▸ **Texto de referência**
——
Pedi desculpas repetidas vezes em tudo que é língua que me veio: "Sorry, je m" excuse, scusami tanto..."

PASSEI A semana na companhia da mulher mais exuberante do mundo. Amiga de gente com quem fui me hospedar no sul da França, ela impressionou pela vivacidade, o vasto repertório, as línguas faladas e risadas as mais deliciosas, que teve a generosidade de compartilhar.
Para facilitar, acho que as pessoas deveriam ser apresentadas umas às outras como são introduzidas na imprensa: "Fulano de tal, profissão esta e aquela, idade assim e assado". Mas, na Europa, o pessoal não pergunta se você é casado ou solteiro, quantos anos tem ou como ganha a vida.
Europeus consideram qualquer pergunta pessoal bisbilhotice, "coisa de americano", uma forma artificial de tentar encurtar o caminho para a intimidade.
É comum transcorrer meses sem saber o básico sobre seu novo amigo europeu. Perguntar a que signo ele pertence, então, é querer vê-lo mudar de calçada na próxima vez que o cruzar na rua.
Pois passei a semana inteira com esta moça, uma libanesa que só soube depois ser cristã, ter 44 anos, trabalhar numa casa de leilões e viver há 22 anos em Nova York.
Há muito não via uma pessoa cujo alto-astral me contagiasse tanto. Como sou debochada por nacionalidade e curiosa por profissão, na última noite da viagem resolvi mandar a etiqueta às favas e entabular as perguntas que sempre interessam sobremaneira às tapuias.
"Você já foi casada, tem namorado?" Mulher linda, realmente, não estava entendendo ela ter passado a semana inteirinha sem mencionar ao menos um nome.
Foi aí que ela despejou a bomba: "Sim, fui casada com o amor da minha vida, meu primeiro namorado, mas nós perdemos nosso filho de três anos para o câncer e acabamos nos separando".
Meu queixo caiu no meu colo e uma pedra do tamanho do punho do Michael Jordan estacionou na minha garganta. Pedi desculpas repetidas vezes em tudo que é língua que me veio: "Sorry, je m" excuse, scusami tanto..."
Tomei um gole de água para impedir qualquer mudança na inflexão da voz, depois mais um de Coca enquanto pensava na coisa menos danosa a dizer. Queria achar um antídoto para a tristeza, a idiota que sou.
——
▸ **Tarefa a realizar**
Transcreva fielmente o trecho da crônica sobre a amiga libanesa entre "Foi aí que ela" e "idiota que sou.", inclusive. Os itens não guardam relação alguma com a crônica.

▸ **Informações fornecidas**
——
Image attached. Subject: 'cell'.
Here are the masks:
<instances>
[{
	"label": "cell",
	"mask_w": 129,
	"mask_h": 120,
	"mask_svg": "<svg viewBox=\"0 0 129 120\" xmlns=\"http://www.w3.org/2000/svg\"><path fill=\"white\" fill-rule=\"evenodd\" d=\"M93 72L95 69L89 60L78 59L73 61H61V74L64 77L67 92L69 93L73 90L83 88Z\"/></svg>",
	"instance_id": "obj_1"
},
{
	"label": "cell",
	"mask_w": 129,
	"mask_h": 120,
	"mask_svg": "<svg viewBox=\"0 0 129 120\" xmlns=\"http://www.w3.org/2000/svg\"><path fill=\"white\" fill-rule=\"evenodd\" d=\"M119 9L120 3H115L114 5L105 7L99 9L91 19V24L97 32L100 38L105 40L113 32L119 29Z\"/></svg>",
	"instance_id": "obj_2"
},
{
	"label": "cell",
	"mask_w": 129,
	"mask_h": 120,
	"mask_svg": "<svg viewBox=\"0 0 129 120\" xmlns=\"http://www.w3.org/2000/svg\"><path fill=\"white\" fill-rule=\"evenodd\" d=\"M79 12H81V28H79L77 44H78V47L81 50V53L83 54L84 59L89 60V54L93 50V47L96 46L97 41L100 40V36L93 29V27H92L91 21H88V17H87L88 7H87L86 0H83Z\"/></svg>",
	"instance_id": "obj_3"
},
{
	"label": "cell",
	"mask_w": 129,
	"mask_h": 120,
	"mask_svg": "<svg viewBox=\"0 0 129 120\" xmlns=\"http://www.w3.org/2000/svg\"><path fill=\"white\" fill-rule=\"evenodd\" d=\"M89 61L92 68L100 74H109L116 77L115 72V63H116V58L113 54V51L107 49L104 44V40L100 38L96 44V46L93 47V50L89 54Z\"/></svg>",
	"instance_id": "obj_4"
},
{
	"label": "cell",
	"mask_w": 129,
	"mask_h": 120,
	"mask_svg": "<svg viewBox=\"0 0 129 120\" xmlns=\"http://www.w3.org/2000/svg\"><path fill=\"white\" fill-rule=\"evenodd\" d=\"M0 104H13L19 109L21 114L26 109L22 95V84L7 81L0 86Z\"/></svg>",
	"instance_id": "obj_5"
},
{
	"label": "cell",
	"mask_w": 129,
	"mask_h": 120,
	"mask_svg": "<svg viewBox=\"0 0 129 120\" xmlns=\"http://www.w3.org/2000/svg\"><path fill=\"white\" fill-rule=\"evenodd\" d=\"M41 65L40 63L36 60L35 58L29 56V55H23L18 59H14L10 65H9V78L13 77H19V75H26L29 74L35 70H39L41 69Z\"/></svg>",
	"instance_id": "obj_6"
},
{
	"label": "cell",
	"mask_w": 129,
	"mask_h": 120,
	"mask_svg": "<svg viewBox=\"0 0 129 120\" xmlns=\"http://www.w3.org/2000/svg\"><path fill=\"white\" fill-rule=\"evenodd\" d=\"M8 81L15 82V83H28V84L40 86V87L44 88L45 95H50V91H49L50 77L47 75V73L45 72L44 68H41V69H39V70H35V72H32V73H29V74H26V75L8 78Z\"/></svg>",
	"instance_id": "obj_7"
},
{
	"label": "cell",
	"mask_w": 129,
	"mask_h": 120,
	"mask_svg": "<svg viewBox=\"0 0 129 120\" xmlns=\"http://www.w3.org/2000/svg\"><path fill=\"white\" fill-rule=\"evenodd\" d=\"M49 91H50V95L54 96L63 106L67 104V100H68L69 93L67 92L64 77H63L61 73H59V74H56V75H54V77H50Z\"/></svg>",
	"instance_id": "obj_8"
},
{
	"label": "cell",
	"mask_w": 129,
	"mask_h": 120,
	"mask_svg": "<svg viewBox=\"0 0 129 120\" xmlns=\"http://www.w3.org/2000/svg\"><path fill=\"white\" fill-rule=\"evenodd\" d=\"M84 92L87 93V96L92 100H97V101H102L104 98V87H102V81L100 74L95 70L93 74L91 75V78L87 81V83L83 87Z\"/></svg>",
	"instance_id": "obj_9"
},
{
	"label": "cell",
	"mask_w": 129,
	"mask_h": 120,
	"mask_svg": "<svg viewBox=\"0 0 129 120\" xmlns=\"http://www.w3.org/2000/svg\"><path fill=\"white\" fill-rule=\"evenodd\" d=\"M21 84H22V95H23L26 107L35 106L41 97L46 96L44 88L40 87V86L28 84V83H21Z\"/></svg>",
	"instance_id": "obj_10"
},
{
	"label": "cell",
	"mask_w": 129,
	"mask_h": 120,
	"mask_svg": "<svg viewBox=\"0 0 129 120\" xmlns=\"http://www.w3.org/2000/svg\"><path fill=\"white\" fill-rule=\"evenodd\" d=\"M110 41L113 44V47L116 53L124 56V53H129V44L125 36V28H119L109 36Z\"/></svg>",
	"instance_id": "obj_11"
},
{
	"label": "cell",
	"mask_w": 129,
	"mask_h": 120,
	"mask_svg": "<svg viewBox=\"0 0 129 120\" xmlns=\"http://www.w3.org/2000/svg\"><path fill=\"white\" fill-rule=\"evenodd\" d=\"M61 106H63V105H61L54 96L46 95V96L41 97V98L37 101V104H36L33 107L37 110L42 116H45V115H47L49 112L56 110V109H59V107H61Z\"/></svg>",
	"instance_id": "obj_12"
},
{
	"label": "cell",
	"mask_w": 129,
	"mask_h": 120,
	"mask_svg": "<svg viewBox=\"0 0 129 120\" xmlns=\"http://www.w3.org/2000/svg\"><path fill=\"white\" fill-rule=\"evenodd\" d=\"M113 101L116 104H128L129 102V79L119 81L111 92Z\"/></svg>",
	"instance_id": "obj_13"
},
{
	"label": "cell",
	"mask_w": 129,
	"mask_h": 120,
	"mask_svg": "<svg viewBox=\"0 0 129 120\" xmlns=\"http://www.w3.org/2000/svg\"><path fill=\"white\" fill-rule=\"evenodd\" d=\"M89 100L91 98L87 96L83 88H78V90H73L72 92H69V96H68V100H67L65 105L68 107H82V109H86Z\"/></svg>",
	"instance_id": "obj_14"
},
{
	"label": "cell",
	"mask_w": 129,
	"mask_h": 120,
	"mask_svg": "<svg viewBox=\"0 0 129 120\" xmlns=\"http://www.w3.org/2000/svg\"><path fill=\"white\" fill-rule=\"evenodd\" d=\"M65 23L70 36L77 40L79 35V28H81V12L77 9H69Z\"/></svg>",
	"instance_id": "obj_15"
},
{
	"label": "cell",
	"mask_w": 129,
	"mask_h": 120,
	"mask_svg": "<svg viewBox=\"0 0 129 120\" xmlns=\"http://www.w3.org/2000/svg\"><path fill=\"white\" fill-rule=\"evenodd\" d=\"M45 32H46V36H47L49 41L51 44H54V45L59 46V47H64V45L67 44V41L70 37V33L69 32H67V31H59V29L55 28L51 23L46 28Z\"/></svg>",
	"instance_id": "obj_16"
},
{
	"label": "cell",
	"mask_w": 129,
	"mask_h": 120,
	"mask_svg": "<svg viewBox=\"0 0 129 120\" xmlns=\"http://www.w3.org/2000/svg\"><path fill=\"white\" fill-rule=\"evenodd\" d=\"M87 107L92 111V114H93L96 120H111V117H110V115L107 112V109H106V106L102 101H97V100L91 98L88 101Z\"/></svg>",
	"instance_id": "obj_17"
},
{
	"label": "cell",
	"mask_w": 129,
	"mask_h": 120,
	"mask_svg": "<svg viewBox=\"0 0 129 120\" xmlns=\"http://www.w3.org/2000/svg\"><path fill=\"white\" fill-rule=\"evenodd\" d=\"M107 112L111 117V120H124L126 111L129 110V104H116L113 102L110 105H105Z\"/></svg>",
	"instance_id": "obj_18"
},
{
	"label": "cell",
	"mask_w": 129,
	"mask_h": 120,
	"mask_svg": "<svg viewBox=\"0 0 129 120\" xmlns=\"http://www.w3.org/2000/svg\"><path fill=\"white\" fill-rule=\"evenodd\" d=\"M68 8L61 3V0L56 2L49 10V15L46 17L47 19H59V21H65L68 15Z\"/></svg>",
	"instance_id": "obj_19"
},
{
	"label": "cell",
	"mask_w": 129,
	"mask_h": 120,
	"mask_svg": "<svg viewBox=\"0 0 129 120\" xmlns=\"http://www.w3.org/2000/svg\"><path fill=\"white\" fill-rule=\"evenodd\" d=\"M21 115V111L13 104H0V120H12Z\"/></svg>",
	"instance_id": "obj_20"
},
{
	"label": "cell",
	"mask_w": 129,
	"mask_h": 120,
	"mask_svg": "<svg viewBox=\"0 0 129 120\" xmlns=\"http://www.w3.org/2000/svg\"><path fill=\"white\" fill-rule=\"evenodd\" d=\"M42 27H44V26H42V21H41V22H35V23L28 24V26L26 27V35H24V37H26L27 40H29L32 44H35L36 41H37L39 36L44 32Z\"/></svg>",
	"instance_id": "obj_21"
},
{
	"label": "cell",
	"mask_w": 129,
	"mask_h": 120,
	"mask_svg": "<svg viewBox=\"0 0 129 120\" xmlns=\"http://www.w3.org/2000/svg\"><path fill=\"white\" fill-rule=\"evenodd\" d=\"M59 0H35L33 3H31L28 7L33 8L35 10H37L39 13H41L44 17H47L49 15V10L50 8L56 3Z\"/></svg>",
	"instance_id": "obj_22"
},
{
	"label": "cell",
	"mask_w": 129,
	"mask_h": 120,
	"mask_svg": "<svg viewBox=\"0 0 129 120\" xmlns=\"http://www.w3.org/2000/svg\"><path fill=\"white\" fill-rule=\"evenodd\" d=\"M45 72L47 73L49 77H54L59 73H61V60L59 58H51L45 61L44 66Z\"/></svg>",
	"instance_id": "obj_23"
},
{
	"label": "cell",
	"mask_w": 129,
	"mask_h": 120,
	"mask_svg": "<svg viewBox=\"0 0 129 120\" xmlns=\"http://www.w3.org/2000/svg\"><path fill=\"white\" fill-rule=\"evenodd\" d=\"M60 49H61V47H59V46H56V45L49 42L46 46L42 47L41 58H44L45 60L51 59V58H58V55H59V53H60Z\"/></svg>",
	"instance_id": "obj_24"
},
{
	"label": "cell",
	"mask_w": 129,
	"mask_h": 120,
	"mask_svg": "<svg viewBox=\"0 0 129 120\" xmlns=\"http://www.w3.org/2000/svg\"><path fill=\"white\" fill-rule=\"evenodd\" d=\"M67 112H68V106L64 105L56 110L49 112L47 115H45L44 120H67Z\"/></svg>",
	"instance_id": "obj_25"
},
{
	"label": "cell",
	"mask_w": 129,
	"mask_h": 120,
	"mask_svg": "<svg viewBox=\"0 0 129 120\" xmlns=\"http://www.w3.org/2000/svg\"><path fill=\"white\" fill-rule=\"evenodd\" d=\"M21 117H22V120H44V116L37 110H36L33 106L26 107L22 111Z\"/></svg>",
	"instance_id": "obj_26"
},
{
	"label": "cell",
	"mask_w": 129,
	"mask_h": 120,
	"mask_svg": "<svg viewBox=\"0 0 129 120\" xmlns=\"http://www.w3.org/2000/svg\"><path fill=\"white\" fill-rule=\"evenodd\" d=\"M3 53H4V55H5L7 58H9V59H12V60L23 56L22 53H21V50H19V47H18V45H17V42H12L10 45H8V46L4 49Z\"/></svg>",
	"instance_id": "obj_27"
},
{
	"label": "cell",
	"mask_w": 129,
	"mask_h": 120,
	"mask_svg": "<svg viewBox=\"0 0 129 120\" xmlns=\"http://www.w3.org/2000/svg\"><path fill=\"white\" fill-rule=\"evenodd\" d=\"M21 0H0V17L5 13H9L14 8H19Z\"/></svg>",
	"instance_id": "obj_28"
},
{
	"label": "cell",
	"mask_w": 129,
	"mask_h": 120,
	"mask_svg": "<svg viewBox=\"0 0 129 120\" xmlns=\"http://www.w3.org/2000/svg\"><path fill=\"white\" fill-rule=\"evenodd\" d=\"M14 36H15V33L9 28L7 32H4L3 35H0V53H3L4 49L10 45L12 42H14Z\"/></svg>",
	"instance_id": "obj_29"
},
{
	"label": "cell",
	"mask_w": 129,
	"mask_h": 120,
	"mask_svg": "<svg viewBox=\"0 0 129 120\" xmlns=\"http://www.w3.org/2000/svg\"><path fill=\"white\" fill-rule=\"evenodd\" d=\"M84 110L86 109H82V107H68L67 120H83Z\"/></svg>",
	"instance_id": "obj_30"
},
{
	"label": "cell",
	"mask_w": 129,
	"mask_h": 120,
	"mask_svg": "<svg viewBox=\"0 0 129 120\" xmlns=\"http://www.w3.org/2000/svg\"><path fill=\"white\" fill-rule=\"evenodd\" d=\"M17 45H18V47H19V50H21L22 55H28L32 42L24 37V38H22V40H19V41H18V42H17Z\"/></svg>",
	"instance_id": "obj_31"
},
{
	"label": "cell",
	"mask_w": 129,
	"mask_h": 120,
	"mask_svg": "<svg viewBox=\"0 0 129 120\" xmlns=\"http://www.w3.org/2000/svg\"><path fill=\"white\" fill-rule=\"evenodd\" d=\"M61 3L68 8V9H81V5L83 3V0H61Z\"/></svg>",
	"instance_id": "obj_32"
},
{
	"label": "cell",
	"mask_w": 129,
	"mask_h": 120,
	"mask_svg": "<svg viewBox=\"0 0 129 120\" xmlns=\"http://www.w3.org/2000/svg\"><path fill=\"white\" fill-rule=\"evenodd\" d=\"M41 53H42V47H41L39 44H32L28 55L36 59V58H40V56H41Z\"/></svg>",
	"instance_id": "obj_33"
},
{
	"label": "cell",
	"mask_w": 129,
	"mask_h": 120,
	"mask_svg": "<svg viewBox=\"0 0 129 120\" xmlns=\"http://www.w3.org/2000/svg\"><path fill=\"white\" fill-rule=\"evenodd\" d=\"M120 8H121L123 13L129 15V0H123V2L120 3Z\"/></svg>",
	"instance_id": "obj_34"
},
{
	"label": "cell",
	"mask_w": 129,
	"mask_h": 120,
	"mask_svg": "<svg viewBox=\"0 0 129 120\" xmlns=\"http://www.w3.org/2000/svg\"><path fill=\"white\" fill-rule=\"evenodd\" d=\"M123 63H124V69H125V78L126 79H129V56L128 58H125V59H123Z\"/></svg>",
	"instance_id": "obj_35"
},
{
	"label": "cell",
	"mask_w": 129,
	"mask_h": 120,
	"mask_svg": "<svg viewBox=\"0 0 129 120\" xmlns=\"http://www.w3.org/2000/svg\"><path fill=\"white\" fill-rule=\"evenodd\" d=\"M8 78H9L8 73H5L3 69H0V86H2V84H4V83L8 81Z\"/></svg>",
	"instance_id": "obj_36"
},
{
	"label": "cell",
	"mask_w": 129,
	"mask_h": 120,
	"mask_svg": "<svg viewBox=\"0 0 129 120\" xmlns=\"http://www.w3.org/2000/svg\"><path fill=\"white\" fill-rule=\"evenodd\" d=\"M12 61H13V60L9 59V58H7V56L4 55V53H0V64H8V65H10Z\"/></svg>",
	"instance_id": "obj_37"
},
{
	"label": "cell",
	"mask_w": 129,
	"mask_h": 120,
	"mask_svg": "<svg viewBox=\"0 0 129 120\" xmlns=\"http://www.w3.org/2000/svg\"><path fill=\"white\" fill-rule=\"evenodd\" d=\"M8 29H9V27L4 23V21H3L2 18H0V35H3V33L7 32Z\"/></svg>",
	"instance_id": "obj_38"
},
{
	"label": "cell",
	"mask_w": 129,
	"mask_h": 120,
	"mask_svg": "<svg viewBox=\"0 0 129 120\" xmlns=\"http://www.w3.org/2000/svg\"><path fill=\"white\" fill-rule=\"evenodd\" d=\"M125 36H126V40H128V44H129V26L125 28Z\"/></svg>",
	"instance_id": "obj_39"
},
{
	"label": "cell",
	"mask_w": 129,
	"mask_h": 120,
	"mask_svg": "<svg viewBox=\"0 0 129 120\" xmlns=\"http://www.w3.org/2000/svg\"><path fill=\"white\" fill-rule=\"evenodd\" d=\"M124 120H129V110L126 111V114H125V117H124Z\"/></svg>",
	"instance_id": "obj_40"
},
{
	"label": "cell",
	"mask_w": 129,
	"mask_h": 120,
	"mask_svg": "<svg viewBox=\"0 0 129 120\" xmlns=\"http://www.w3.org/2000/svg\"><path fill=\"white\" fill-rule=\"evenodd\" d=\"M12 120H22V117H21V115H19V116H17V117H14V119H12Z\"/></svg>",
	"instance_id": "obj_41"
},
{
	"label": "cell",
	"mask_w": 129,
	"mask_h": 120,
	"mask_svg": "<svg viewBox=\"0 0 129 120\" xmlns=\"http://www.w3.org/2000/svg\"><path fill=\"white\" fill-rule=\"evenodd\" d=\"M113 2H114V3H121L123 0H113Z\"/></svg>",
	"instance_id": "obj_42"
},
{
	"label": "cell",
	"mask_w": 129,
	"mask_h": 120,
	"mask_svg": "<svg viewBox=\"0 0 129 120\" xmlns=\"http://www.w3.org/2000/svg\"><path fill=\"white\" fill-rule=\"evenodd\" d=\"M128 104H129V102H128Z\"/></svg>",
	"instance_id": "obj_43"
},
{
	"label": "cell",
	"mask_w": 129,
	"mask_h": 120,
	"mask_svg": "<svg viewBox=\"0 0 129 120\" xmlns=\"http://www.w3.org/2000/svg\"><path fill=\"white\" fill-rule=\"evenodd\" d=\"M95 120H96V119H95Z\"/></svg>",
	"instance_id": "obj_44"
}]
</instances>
——
▸ **Resposta completa**
Foi aí que ela despejou a bomba: "Sim, fui casada com o amor da minha vida, meu primeiro namorado, mas nós perdemos nosso filho de três anos para o câncer e acabamos nos separando".
Meu queixo caiu no meu colo e uma pedra do tamanho do punho do Michael Jordan estacionou na minha garganta. Pedi desculpas repetidas vezes em tudo que é língua que me veio: "Sorry, je m" excuse, scusami tanto..."
Tomei um gole de água para impedir qualquer mudança na inflexão da voz, depois mais um de Coca enquanto pensava na coisa menos danosa a dizer. Queria achar um antídoto para a tristeza, a idiota que sou.